Actually the winner sounds like a pretty fun short puzzle game. Wouldn't pay much for it but it does sound like a lot of fun.

Sonovius
Sonovius

the noah one seemed stupid. he just made a platformer using the three items. the other two guys actually seemed to think about the challenge more.

-Squirrel-
-Squirrel-

Umm... neat...? Nah I'm glad they are doing things that expand their minds and eventually the market. I'm sure somebody would by a sowing sim or somthing. And I better find Pajitnov's game on newgrounds in the near future cuz i think it'd be a nice lil' lfash game.

jaredgood1
jaredgood1

Pfh. The needle is a piece of s***! You can do so much more with screen printing. Two needles duck taped together don't even compare to screen printing.

Gravidtron
Gravidtron

We can make a sewing interface that plugs into the Wiimote port, right? Good, then let's start on all three of these.

Myriam_D
Myriam_D

Well, this is certainly intriguing. In fact, I was looking back on the other two competitions' articles-these ideas really are feasible. I dun think anyone's going to make an interface with fabric though-too much competition from consoles right now, :P. How's about a couple DS titles though, ne?

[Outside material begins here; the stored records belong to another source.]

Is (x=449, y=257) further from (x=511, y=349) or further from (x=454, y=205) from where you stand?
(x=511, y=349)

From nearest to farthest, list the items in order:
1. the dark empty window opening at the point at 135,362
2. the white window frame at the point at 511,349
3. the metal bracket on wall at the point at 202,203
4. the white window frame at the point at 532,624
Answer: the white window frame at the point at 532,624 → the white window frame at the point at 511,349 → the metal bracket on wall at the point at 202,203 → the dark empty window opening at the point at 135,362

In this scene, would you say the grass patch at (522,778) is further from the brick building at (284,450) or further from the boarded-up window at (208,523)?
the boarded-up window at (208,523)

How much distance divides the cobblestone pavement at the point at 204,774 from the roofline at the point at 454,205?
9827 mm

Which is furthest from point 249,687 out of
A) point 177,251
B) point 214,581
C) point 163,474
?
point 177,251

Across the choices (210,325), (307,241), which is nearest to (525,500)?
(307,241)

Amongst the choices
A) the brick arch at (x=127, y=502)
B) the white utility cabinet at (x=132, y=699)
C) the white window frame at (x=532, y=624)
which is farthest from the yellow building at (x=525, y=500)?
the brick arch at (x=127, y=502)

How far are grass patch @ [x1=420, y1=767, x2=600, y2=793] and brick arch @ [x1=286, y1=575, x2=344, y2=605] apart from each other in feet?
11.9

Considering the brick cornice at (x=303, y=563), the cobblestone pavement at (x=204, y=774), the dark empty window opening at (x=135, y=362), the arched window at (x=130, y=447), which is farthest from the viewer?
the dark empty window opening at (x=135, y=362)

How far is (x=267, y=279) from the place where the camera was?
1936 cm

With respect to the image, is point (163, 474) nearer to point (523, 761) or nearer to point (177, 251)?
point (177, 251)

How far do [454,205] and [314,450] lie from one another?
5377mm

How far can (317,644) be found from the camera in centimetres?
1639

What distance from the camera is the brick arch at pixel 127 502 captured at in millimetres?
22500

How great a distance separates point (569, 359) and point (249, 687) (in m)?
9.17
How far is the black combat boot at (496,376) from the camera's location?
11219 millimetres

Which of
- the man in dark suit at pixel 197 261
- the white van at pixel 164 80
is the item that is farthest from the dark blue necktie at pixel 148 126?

Best to ya, Myriam.

Hellswrath99
Hellswrath99

lol, very creative. A good exercise for some of the run-of-the-mill game designers to try!

Johann_Lieberg
Johann_Lieberg

what the...needles, stiches...this is all nintendo's fault :D

PotatoSklls
PotatoSklls

Brilliance! I love it! It's a good sign for our industry that such unusual ideas can be credited.